Researchers have uncovered a phishing attack using a new technique: Attackers are making use of authentication APIs to validate victims’ Office 365 credentials – in real time – as they enter them into the landing page.
Authentication APIs are used by apps and services running on the users’ behalf to access their data, Prashanth Arun, head of Data Science at Armorblox, told Threatpost. Office 365 requires app registrations to use APIs – but registrations require only an email address, making them seamless for attackers to leverage. Some additional configuration for the app also requires users to specify a website to “receive” authentication info, Arun added.
In a phishing attack recently spotted by researchers, the attacker used the authentication APIs to cross check the credentials of a senior executive at a large enterprise firm with the organization’s Azure Active directory. Active Directory (AD) is Microsoft’s proprietary directory service, which allows administrators to manage permissions and access to network resources. The authentication APIs use Azure AD to provide authentication services.
In the phishing attack, access to this immediate feedback “allows the attacker to respond intelligently during the attack,” researchers with Armorblox said on Thursday. “The attacker is also immediately aware of a live compromised credential and allows him to potentially ingratiate himself into the compromised account before any remediation.”
The Phishing Email
The attack was first discovered targeting a senior executive at an unnamed company, which researchers say is an American brand named among the Top 50 most innovative companies in the world in 2019. The initial email sent to the employee had the subject line “ACH Debit Report,” mimicking an internal report, and was sent on Friday evening, when victims likely have their guard down, researchers said.
According to researchers, the targeted company had recently changed domains so the target’s public email address is different from the domain name used in his Active Directory login. Attackers were aware of this change, leading researchers to believe the campaign was highly targeted.
“The limited activity at the website hosting the phishing attack and the careful timing of the email to a Friday evening also suggests this is a carefully crafted attack,” researchers said. “Our estimates show there have been 120 odd visits to this website globally since the beginning of June. The sparse number shows that the phishing scams are likely targeted and not spray and pray.”
The phishing email told victims to: “Find enclosed Payment Remittance Report’ as of 7/11/2020 2:53:14 a.m. Thank you for your business!”and points to an attachment, which looks like a text file.
“Opening the attachment from Office 365 in a browser shows a website identical to the Office 365 sign on page. The username has been pre-entered. A non-standard message ‘Because you’re accessing sensitive info, you need to verify your password’ is noted,” said researchers.
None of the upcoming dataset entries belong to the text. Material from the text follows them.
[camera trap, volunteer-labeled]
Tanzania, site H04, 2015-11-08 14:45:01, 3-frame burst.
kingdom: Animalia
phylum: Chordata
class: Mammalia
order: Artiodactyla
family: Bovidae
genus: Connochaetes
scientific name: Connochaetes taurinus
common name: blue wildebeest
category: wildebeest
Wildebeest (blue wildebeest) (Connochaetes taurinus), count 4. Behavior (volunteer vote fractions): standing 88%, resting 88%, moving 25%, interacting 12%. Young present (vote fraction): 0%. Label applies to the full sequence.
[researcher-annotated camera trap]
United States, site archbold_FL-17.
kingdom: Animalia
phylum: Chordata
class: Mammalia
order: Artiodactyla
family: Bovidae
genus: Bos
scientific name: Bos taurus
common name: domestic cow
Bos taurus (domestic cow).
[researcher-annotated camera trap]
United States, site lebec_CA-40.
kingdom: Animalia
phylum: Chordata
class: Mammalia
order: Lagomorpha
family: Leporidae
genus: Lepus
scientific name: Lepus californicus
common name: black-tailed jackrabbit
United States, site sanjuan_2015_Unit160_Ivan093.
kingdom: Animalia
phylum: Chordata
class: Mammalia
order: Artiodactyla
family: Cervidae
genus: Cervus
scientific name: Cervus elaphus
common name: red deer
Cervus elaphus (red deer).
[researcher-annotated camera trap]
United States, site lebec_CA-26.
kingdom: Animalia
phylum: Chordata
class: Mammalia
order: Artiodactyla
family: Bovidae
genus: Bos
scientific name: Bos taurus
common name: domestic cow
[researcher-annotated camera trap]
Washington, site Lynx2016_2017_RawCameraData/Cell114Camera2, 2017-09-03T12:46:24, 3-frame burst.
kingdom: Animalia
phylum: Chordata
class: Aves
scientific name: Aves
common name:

Once victims entered their credentials into the phishing landing page, Azure Active Directory sign-on logs show an immediate sign-on attempt corresponding to XHR requests performed on the attachment webpage.
“There’s no special vulnerability that makes this possible, it’s a unique adoption of APIs by the adversaries,” Arun stressed in an email to Threatpost.
If authentication is successful, the user is redirected to zoom.com. However, if the authentication fails, the user is redirected to login.microsoftonline.com. This could be a way to hide the phishing attack as just another failed sign on attempt at the Office 365 portal, researchers said. If the entered password text is empty or too short, the user is forced to retry.
“Our threat researchers verified the real-time nature of the site by updating the script with a test login and a dummy password and saw a failed login attempt from Provo, Utah in the Azure Active Directory Sign-In portal,” said researchers. “As expected, the IP address (188.8.131.52) that attempted the sign-in is the same endpoint the phishing script sends the credentials.”
Upon further investigation, researchers found that the web service behind the credential phishing page is hosted on teenagemoglen[.]com, which is registered at Alibaba.com with a Singapore domain registrar since the end of May 2020.
“The website is hosted by UnifiedLayer, a hosting company based out of India, at a datacenter in Provo, Utah, United States,” they said. “The website appears to host web pages copied from another website. None of the links which allow for active engagement with a visitor appear to be active.”